列王記下25章

バビロンの王はヨヤキンに親しく語りかけ、バビロンで共にいたどの王たちよりも高い地位を与えた。ヨヤキンは獄中の衣を脱ぎ、その生涯を通して、常に王の前で食事を共にした。(28~29)

 バビロンに捕らえ移されたヨヤキンの後、王位を継いだのは、ヨヤキンのおじのゼデキヤでした。そしてこのゼデキヤの時代にバビロンの王ネブカドネツァルがエルサレムを取り囲み、ついに陥落させます。エレミヤ書を読むと、この時代のエルサレムの様子がよく分かります。エレミヤはゼデキヤ王に、この国は主に対する背きのために滅びることが定められているのだから、バビロンに降伏するようにと主の言葉を告げたのですが、イスラエルの民は最後まで主に背き続けました。

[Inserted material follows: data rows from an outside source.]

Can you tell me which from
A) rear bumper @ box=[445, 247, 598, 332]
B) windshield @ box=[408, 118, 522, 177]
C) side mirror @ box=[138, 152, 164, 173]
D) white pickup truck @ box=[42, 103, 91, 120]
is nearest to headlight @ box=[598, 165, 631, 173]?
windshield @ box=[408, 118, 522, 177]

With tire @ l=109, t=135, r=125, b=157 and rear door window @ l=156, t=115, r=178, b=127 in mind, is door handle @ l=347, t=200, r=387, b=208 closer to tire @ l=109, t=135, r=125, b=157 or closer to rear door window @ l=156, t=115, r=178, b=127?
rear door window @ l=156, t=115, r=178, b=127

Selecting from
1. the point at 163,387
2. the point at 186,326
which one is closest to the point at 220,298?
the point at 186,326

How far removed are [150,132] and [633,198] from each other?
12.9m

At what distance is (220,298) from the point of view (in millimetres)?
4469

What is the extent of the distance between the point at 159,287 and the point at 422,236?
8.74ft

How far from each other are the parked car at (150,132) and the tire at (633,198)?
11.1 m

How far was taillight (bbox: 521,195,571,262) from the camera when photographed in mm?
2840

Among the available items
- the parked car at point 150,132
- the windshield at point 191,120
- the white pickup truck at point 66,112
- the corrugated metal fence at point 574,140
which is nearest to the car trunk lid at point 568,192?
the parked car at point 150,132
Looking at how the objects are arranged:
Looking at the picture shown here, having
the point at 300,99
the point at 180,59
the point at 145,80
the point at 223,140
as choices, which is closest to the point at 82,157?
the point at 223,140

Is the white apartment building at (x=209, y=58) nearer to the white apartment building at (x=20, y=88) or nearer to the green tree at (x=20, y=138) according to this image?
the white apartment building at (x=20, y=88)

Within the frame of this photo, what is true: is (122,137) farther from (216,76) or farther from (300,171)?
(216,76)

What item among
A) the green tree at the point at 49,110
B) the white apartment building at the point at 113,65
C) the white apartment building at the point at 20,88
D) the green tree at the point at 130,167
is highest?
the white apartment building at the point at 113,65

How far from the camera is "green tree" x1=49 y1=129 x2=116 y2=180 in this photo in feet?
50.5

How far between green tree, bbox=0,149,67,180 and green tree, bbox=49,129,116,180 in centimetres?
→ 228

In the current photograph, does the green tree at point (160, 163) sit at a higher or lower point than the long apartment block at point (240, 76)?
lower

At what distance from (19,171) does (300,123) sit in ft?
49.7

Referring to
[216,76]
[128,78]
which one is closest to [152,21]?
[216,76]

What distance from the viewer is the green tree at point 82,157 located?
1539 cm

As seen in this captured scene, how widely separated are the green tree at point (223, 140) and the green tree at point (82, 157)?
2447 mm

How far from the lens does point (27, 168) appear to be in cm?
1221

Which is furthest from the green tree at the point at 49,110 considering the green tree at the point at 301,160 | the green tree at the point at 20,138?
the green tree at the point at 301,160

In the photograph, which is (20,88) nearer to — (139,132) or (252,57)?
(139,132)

 ついにエルサレムは陥落し、神殿も城壁も徹底的に破壊され、主だった民はバビロンに捕囚の民として捕らえ移されました。しかし、この列王記は非常に悲惨な状況、エルサレムの滅びで終わりません。すでにバビロンに捕らえ移されたヨヤキンがバビロンで解放され、高い地位を与えられて、王の食卓に加えられたことが記されます。滅びの向こうに主の慰めと回復を暗示しながらこの書は閉じられていくのです。